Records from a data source
----
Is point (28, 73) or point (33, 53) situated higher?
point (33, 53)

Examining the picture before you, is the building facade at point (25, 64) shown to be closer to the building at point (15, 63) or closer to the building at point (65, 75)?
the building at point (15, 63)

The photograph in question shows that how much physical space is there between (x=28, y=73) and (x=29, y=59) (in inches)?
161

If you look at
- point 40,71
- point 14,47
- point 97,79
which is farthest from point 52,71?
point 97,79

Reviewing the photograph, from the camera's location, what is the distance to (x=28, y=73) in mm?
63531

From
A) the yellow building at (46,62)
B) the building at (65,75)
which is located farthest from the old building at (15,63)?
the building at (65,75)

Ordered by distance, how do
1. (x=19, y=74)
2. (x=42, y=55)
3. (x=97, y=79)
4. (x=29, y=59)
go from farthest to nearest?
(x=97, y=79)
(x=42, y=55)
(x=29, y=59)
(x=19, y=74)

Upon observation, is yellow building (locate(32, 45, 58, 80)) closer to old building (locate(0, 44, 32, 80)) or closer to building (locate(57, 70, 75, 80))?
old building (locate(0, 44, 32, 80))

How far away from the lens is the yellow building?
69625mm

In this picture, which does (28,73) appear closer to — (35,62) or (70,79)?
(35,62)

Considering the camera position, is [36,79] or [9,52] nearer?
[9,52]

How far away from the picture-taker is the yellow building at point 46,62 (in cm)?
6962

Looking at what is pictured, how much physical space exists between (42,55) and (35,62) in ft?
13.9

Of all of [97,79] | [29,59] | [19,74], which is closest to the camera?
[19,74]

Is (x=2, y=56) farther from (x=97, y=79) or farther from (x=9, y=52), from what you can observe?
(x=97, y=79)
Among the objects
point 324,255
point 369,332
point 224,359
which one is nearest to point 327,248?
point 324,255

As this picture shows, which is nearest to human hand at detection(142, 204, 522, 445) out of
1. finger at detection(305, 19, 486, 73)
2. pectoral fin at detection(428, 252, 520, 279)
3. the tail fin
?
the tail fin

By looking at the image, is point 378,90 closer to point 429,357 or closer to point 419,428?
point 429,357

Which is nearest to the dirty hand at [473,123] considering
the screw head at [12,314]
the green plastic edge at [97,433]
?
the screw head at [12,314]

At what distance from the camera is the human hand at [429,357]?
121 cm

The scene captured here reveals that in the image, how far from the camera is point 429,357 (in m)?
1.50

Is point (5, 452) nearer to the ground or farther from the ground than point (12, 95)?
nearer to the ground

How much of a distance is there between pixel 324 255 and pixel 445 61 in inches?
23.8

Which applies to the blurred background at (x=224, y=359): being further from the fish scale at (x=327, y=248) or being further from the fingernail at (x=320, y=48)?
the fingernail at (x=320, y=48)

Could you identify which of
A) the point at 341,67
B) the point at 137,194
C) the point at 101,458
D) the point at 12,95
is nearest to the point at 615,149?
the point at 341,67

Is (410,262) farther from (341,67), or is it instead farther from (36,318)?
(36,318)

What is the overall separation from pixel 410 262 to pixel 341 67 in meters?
----
Set problem
Update the lines above so that each "camera" becomes "viewer", and leave everything else as it is.

Exercise response
Is point (28, 73) or point (33, 53) situated higher?
point (33, 53)

Examining the picture before you, is the building facade at point (25, 64) shown to be closer to the building at point (15, 63) or closer to the building at point (65, 75)?
the building at point (15, 63)

The photograph in question shows that how much physical space is there between (x=28, y=73) and (x=29, y=59) (in inches)?
161

If you look at
- point 40,71
- point 14,47
- point 97,79
which is farthest from point 52,71?
point 97,79

Reviewing the photograph, from the viewer's location, what is the distance to (x=28, y=73) in mm?
63531

From
A) the yellow building at (46,62)
B) the building at (65,75)
which is located farthest from the old building at (15,63)?
the building at (65,75)

Ordered by distance, how do
1. (x=19, y=74)
2. (x=42, y=55)
3. (x=97, y=79)
4. (x=29, y=59)
go from farthest to nearest?
(x=97, y=79)
(x=42, y=55)
(x=29, y=59)
(x=19, y=74)

Upon observation, is yellow building (locate(32, 45, 58, 80)) closer to old building (locate(0, 44, 32, 80)) or closer to building (locate(57, 70, 75, 80))?
old building (locate(0, 44, 32, 80))

How far away from the lens is the yellow building?
69625mm

In this picture, which does (28,73) appear closer to — (35,62) or (70,79)?
(35,62)

Considering the viewer position, is [36,79] or [9,52] nearer?
[9,52]

How far away from the picture-taker is the yellow building at point 46,62 (in cm)?
6962

Looking at what is pictured, how much physical space exists between (42,55) and (35,62) in ft?
13.9

Of all of [97,79] | [29,59] | [19,74], which is closest to the viewer?
[19,74]

Is (x=2, y=56) farther from (x=97, y=79) or farther from (x=9, y=52), from what you can observe?
(x=97, y=79)
Among the objects
point 324,255
point 369,332
point 224,359
which one is nearest to point 327,248?
point 324,255

As this picture shows, which is nearest to human hand at detection(142, 204, 522, 445) out of
1. finger at detection(305, 19, 486, 73)
2. pectoral fin at detection(428, 252, 520, 279)
3. the tail fin
?
the tail fin

By looking at the image, is point 378,90 closer to point 429,357 or closer to point 419,428?
point 429,357

Which is nearest to the dirty hand at [473,123] considering
the screw head at [12,314]
the green plastic edge at [97,433]
?
the screw head at [12,314]

At what distance from the viewer is the human hand at [429,357]?
121 cm

The scene captured here reveals that in the image, how far from the viewer is point 429,357 (in m)?
1.50

Is point (5, 452) nearer to the ground or farther from the ground than point (12, 95)?
nearer to the ground

How much of a distance is there between pixel 324 255 and pixel 445 61 in inches?
23.8

Which applies to the blurred background at (x=224, y=359): being further from the fish scale at (x=327, y=248) or being further from the fingernail at (x=320, y=48)?
the fingernail at (x=320, y=48)

Could you identify which of
A) the point at 341,67
B) the point at 137,194
C) the point at 101,458
D) the point at 12,95
is nearest to the point at 615,149?
the point at 341,67

Is (410,262) farther from (341,67), or is it instead farther from (36,318)?
(36,318)

What is the overall separation from pixel 410 262 to pixel 341 67 in meters?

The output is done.